While talking with Elena today, our discussion about working with marginalized groups who face – or have faced – tremendous danger (ie Syrian refugees, African Americans, Muslims, undocumented immigrants from South America – all of whom are here in the Berkshires – some are friends, others family, as well as neighbors and newcomers) led me to make a correlation between my own personal need to “be invisible” when I was a child at home in order to escape being abused, and my Colombian neighbor’s need to “be invisible” in order to escape his country and get across the border.
While I no longer face the same threats I faced as a child, my neighbor still lives with the fear of getting caught. While he makes efforts within our community to “be seen” as a hard-working American-loving resident, he may fear being seen by authorities who could send him back to his country.
My nephew is African American. I worry about his safety even though he is now a young man in his twenties, living in New Hampshire – or maybe because he is a young man in his twenties, living in New Hampshire.
Recently, a black student at our local high school was threatened at a football game for kneeling during the National Anthem. His fellow teammate said he was going to “lynch” him.
To me, it’s outrageous to think anyone would say something like that in our cheery little liberal town of Great Barrington (once voted #1 Best Small Town in America).
But to the black student at Monument High School, it is not an anomaly.
In conversations with my sister-in-law and other white parents of black kids, I hear them talk about the fearful thoughts they have going through their heads when their kids are a little late getting home.
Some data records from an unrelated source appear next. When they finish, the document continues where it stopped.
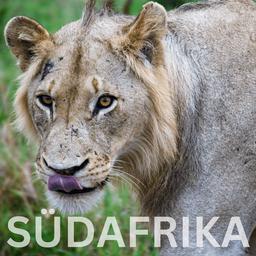 Kurzurlaub in Schweden und Dänemark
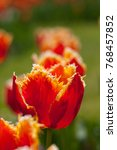 Exotic Red Tulip Is Growing In...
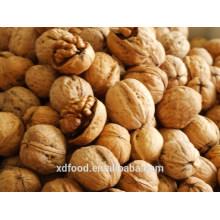 common Thin skin Walnuts in Shel, Unshelled Walnuts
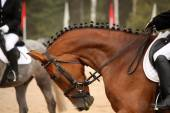 Brown sport horse portrait during dressage test — 图库照片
They are not the same thoughts I have when my son is late: Did he get into a car accident? Is he ok? (But to be honest, usually I don’t worry, as I am pretty certain he is not in any danger, and that he probably has just lost track of the time and is still hanging out with his friends.)
For my sister-in-law and other mothers of bi-racial or adopted kids, it’s an entirely different story. They are wondering: Where is he? Did he get pulled over by the police? Has he been killed?
This is one aspect of visibility and invisibility that drives my research.